In the area we have been doing really well! We have had the chance to go looking for most of the less actives in the ward. It is so sad when you get there, and they tell you "them? They haven't lived here for over 2 years." These baptized members of the church just disappear until someone someday says something that will get the "I was baptized into the lds church" comment out of them by surprise. But nonetheless, we have been working hard. It hasn't rained as much lately either. We are working on a project that is called "mil vidas en cien dias" (1000 lives in 100 days) It includes each companionship choosing 10 families in their area/ward and then working with the ward to make sure that those 10 families get/stay converted and active for the rest of their lives. It is a good project, and even though my companion and I are starting a little late, we are trying hard to get into a little more action with our ward with regards to this activity.
I learned a very important lesson in the last week. The truth, it was pretty rough, maybe not on a physical level, but on an emotional, mental, spiritual scale, it was tough. Sometimes we want to make it sound like it is just great all the time, but it's not easy. I didn't really have tons of ganas (i don't really know the best word for that in english; it's like desire) I was doing the things that I should. Reading, praying, teaching, financial stuff, but I didn't feel good. I prayed and prayed that God would help me have ganas. I looked in the scriptures hoping to find some cool scripture that would motivate me. I read a lot. I prayed a lot too. But I didn't find what I was looking for. I finally one night realized something. God doesn't always just give us more strength. He doesn't just give us the scripture that motivates us always. Sometimes it is our own responsability to make a conscious effort to feel better and be better. I wasn't reading different things than before.

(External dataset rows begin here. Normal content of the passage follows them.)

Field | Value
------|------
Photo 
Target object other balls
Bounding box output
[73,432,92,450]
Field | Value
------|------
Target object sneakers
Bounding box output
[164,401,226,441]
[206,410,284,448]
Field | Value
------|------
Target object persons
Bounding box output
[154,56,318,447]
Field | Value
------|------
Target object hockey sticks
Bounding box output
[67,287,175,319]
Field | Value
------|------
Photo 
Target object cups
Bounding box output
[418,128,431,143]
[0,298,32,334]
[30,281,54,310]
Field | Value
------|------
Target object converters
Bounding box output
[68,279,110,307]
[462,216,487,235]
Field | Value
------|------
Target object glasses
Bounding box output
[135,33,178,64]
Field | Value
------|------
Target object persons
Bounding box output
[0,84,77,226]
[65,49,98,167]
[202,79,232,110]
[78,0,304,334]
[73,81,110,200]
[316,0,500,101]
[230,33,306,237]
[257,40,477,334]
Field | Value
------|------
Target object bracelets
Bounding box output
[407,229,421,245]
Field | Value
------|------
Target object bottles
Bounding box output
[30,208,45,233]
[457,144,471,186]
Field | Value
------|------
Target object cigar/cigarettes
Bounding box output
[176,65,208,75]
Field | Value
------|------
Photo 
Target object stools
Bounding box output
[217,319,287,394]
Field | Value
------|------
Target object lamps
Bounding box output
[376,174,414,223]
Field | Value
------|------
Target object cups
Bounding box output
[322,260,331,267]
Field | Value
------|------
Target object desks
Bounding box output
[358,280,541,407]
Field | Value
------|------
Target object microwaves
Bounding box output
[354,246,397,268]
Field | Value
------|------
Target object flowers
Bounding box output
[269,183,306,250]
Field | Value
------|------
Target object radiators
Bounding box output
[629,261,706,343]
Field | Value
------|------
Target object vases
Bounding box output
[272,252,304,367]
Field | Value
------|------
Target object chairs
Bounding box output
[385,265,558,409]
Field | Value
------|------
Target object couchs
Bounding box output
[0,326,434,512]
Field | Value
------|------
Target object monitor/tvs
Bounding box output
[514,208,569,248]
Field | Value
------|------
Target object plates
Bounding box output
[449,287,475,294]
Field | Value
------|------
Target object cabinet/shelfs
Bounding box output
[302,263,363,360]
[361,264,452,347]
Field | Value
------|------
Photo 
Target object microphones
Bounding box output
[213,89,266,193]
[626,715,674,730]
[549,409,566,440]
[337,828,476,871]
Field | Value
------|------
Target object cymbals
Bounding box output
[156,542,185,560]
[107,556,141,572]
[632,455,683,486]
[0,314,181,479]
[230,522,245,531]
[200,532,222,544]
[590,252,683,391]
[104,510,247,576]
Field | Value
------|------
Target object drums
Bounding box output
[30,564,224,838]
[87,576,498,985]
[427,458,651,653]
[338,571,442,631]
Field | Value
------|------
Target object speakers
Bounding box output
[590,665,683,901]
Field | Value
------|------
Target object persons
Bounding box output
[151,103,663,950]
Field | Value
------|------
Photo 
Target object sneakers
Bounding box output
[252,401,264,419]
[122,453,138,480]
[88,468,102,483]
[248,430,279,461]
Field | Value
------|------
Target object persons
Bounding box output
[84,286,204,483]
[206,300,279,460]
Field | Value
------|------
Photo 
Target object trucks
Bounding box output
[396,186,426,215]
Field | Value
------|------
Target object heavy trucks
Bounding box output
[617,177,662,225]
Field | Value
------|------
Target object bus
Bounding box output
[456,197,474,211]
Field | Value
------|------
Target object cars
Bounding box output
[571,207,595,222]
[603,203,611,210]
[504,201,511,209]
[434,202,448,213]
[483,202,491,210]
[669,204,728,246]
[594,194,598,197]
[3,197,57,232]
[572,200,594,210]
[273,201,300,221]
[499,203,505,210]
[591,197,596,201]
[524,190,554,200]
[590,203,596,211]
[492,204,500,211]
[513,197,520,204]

I hadn't stopped praying. But I was different. I looked at everything from a different perspective than normal. I finally decided that I was going to wake up the next morning and try. I was determined to not have another day that I didn't want to have. God always gives us the signs, but sometimes it is our perspective of the signs that either keeps us going up the right path, or starts us going on the wrong path. We need to want to see the good in the world that God gives us.
My companion found this video and I think it would be cool for you guys to see.
Life really is a great gift. We have truly been blessed with so many talents and abilites. God knows our true potential, and through the atonement of his son Jesus Christ we may someday return to his presence. I hope we can all understand and appreciate that. Thank you all so much for what you do! I hope you have a great week!